New cost of living often costs more

When the time comes to return to college, the most essential matter to students usually is the infamous net check.

For many students, the statement President Gainous made at the first convocation of the school year proved to be true. These students checked their mailboxes constantly since that Friday and as he said, by Sept. 1, they had their net checks.

Unfortunately, I cannot say the same. But being concerned about my net check has taken a back seat this semester due to a much bigger and more serious priority – needing a place to stay.

Every year, many students sign leases to stay at places that are not even off the ground. Last year, it was Boardwalk. This year, it is Campus Pointe.
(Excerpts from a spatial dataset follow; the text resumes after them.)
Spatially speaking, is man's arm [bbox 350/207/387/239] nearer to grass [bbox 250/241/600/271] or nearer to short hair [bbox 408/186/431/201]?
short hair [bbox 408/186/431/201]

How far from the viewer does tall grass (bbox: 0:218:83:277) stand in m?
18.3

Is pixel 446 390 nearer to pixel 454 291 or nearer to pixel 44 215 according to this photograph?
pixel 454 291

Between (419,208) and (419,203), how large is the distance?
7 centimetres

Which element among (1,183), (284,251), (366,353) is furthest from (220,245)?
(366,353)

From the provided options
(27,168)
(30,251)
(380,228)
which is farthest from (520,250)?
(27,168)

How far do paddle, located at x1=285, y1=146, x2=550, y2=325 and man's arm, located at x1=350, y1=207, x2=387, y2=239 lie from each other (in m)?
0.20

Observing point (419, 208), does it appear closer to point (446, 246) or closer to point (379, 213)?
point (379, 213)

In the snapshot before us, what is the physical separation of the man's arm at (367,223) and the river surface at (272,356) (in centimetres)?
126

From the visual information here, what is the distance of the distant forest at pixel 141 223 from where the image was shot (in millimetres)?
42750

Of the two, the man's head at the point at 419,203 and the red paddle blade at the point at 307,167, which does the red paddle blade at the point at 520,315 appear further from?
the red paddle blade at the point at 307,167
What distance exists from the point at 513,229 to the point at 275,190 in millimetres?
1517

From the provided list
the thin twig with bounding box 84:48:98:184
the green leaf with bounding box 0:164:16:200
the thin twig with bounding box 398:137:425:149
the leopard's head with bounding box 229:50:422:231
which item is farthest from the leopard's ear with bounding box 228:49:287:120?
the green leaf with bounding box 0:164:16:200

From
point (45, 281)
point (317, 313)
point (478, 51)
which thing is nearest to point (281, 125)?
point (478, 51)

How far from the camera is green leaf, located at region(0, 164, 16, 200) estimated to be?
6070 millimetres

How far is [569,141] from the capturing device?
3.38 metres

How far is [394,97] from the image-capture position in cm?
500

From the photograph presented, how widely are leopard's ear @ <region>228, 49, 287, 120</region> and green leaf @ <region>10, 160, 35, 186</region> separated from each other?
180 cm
These students end up coming to school with a car full of stuff to decorate the apartment that they most likely won’t move in to until a month later. As a result, they have to stay in hotels as if they are on an extended summer vacation.

By the bitter tone, it is quite obvious I am a victim of the “it’ll-be-ready-in-a-week, free-hotel-room-until-then” system. I returned to school with the notion that I would only be in the hotel for a week. That week turned into three.

Having someone to take out my trash, make up my bed and clean the rest of my mess seemed advantageous. Then, I began to worry that if I left for too long, something would eventually come up missing. Being greeted by a clean stack of towels and rags everyday cannot possibly compare to the homey feeling I would get upon entering my front door.

Ordering dinner through room service was great at first. After a while, though, I missed the taste and aroma of a home-cooked meal. I wanted to be grocery shop at the new Super Wal-Mart like everyone else. However, living in a room that is not equipped with a mini-refrigerator or a microwave prevented me from doing so.

A word of advice for when it comes to choosing a place to stay, sometimes old is better than new.